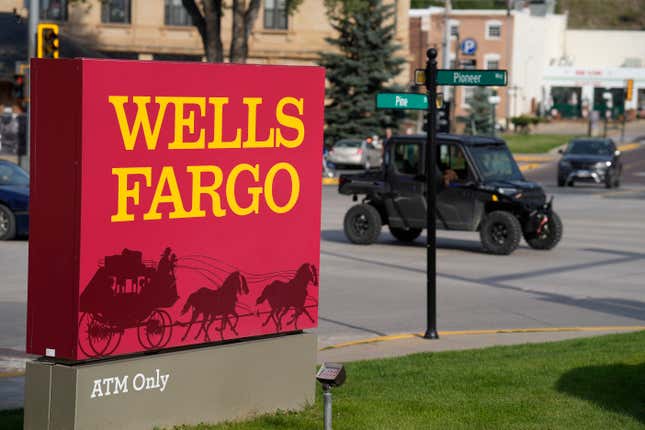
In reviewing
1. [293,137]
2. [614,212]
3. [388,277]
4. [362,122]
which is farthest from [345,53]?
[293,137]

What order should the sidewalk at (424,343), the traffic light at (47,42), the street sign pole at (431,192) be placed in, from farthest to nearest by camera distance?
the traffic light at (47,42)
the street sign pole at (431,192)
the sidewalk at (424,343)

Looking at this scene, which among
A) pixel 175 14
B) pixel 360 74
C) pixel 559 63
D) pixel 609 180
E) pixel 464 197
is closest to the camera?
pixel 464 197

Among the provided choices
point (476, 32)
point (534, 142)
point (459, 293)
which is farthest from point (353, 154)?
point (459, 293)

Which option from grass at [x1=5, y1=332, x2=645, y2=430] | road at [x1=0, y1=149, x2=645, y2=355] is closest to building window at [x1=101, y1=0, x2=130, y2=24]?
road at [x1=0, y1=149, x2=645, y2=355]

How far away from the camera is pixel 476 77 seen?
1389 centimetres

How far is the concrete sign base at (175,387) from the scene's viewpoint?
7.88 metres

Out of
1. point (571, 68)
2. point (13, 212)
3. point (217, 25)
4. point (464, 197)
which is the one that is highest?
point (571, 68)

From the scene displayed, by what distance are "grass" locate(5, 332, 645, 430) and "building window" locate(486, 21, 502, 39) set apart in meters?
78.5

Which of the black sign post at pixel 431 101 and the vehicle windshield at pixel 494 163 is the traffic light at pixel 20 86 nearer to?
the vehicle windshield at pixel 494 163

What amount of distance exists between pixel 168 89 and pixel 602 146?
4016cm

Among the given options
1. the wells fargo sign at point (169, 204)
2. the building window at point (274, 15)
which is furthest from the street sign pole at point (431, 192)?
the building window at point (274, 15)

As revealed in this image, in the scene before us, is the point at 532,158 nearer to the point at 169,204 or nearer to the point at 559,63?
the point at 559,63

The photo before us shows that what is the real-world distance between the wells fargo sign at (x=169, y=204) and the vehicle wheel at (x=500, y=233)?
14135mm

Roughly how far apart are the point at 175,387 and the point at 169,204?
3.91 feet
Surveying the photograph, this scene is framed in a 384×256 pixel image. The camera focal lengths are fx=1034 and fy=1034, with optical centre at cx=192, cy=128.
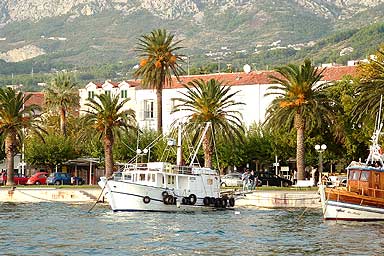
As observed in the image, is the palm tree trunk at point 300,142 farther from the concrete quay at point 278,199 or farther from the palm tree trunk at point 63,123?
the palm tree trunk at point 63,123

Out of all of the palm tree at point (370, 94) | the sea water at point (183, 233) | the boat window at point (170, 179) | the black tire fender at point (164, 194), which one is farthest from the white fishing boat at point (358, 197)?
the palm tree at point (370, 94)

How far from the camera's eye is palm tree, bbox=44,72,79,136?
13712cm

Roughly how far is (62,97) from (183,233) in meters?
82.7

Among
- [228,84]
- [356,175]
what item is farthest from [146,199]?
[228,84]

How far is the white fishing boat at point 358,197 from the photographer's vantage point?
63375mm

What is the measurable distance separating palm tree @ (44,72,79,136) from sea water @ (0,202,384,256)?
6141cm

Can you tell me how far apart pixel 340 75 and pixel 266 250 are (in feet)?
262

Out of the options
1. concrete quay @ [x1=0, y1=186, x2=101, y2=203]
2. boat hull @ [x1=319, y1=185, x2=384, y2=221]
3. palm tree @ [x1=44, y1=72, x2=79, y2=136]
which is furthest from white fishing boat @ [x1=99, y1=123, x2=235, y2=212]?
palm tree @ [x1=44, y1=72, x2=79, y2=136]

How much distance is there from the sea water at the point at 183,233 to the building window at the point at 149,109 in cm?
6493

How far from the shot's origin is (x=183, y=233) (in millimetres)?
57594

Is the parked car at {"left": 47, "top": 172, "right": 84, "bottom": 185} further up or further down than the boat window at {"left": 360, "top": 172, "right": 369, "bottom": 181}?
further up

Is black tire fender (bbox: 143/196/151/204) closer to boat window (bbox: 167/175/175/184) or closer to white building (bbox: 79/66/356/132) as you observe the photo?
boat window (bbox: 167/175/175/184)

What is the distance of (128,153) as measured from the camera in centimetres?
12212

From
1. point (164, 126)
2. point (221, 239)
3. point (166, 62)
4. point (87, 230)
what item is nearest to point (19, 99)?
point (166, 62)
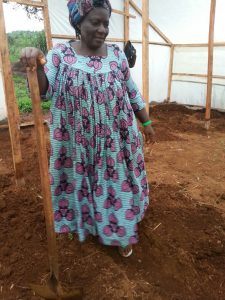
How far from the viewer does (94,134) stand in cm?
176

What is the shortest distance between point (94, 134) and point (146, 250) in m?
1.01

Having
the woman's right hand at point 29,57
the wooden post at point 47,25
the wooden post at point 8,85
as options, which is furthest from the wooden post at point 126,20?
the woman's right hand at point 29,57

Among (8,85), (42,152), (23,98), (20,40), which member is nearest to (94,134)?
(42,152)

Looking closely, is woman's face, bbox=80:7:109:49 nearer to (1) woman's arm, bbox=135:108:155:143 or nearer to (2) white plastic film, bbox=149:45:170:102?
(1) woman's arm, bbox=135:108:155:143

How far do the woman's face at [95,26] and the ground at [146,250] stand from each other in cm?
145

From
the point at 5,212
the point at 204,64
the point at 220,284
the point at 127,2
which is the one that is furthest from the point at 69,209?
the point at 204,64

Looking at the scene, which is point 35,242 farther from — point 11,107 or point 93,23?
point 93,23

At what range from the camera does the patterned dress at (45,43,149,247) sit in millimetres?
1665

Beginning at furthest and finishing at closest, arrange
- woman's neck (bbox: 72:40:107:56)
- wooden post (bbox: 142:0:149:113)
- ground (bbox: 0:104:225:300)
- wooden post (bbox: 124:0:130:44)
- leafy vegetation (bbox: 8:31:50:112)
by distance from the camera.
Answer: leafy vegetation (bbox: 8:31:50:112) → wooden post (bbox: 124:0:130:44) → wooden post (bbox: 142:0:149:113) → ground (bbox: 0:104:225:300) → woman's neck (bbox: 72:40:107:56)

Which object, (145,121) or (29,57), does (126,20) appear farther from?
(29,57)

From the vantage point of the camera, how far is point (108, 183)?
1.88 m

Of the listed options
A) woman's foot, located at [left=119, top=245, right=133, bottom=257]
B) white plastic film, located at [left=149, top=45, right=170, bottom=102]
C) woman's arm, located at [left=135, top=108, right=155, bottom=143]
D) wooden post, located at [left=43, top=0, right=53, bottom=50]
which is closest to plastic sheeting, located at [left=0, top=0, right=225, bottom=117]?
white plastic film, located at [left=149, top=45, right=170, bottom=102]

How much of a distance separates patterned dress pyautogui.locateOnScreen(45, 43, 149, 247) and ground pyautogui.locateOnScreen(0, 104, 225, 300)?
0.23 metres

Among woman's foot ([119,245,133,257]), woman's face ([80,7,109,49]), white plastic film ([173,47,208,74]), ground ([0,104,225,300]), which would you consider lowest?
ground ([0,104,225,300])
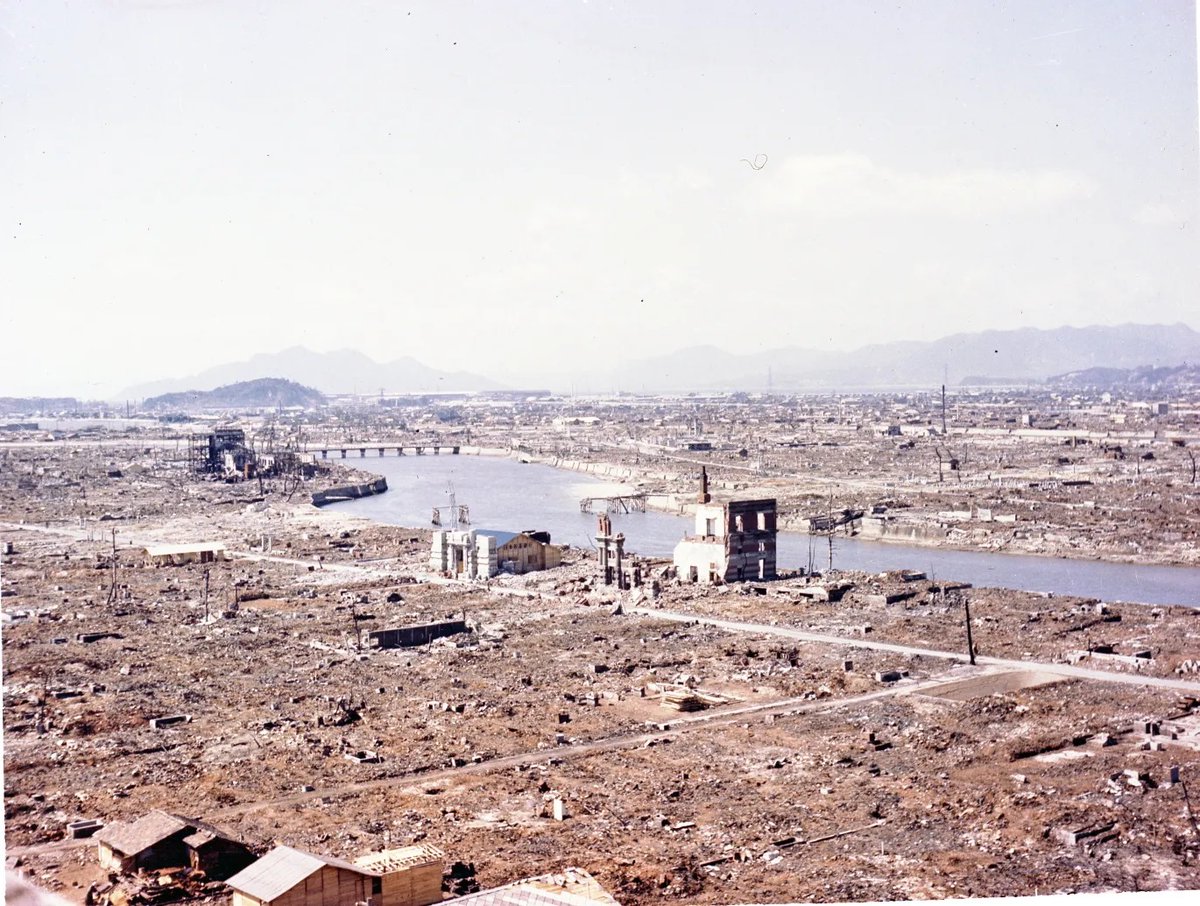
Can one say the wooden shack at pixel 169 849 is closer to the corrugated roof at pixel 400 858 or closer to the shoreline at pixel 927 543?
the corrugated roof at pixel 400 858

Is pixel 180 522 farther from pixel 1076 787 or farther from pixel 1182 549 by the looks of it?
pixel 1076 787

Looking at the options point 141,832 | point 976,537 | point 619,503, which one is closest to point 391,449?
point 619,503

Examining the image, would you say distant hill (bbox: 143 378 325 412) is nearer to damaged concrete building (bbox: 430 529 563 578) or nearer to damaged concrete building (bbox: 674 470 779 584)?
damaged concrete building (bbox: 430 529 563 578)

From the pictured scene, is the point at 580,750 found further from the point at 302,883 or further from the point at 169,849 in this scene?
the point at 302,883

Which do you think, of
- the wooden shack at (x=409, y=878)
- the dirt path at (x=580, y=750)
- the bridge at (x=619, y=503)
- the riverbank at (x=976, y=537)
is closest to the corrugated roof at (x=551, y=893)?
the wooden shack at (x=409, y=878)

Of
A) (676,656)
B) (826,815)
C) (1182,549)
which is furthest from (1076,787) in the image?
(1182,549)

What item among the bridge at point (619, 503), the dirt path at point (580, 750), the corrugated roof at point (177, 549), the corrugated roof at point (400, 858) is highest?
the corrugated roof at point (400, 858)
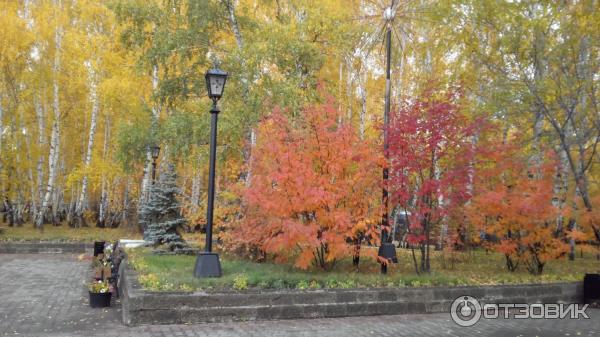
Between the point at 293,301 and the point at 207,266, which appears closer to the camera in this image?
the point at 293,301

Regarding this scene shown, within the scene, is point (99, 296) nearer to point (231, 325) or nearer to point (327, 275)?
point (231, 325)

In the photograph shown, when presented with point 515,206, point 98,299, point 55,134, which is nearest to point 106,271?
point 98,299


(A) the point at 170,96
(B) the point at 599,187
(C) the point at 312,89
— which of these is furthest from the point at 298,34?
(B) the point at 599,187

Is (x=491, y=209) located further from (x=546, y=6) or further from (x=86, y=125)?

□ □ □

Rewrite the entries starting at the line that contains "In the photograph" and ending at the end of the entries, with "furthest" replaced by "farthest" and nothing else changed.

In the photograph shown, when presented with point 515,206, point 98,299, point 55,134, which is nearest to point 106,271?
point 98,299


(A) the point at 170,96
(B) the point at 599,187
(C) the point at 312,89
— which of these is farthest from the point at 298,34?
(B) the point at 599,187

Is (x=491, y=209) located further from (x=546, y=6) or further from (x=86, y=125)?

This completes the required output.